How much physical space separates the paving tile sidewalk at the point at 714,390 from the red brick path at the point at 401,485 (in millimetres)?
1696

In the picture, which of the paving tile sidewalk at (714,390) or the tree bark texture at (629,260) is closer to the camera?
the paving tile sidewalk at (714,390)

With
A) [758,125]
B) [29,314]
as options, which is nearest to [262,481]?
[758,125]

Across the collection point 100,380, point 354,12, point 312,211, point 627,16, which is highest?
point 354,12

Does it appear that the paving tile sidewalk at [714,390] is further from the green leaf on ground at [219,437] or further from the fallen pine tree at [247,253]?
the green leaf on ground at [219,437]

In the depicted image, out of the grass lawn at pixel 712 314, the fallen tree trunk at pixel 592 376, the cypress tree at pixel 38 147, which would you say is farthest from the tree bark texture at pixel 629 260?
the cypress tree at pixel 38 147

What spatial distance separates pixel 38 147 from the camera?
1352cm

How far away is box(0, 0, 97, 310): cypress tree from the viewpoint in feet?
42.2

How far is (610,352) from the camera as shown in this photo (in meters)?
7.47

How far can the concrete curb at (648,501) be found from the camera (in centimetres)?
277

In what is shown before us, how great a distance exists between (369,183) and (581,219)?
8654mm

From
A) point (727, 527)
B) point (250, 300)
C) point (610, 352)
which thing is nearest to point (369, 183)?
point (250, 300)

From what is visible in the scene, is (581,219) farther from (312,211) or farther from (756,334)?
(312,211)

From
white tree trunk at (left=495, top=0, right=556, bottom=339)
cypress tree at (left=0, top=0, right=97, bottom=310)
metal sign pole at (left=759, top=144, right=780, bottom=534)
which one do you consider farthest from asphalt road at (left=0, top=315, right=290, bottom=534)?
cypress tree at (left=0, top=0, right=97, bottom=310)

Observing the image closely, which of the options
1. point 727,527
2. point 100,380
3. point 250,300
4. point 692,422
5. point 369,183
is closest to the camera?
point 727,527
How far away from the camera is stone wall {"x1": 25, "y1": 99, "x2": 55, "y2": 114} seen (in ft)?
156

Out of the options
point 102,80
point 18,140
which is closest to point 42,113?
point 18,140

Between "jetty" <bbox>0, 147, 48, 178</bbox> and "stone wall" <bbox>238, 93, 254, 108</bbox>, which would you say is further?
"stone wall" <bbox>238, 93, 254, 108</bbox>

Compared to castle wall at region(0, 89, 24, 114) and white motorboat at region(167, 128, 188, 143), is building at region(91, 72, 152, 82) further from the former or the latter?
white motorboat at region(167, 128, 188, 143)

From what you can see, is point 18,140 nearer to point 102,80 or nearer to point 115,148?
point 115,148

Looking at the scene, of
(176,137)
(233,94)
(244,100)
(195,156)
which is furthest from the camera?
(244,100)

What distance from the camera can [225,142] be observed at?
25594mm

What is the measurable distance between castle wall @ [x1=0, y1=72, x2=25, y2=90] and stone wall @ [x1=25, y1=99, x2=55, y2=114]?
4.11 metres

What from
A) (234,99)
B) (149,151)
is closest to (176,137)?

####

Task instructions: Find the line containing "Observing the image" in the material above. Print it and every line after it through the end, exactly and only those.

Correct response:
Observing the image closely, which of the options
1. point 727,527
2. point 100,380
3. point 250,300
4. point 692,422
5. point 369,183
is closest to the camera?
point 727,527
How far away from the camera is stone wall {"x1": 25, "y1": 99, "x2": 55, "y2": 114} seen (in ft)?
156

Out of the options
point 102,80
point 18,140
which is closest to point 42,113?
point 18,140

Between "jetty" <bbox>0, 147, 48, 178</bbox> and "stone wall" <bbox>238, 93, 254, 108</bbox>, which would you say is further?
"stone wall" <bbox>238, 93, 254, 108</bbox>

Compared to castle wall at region(0, 89, 24, 114) and white motorboat at region(167, 128, 188, 143), is building at region(91, 72, 152, 82) further from the former or the latter?
white motorboat at region(167, 128, 188, 143)

From what you can see, is point 18,140 nearer to point 102,80 or nearer to point 115,148?
point 115,148

Looking at the scene, of
(176,137)
(233,94)
(244,100)
(195,156)
which is furthest from the camera?
(244,100)

What distance from the camera can [225,142] be observed at?
25594mm

What is the measurable distance between castle wall @ [x1=0, y1=72, x2=25, y2=90] and stone wall @ [x1=25, y1=99, x2=55, y2=114]?
4.11 metres

What from
A) (234,99)
B) (149,151)
is closest to (176,137)?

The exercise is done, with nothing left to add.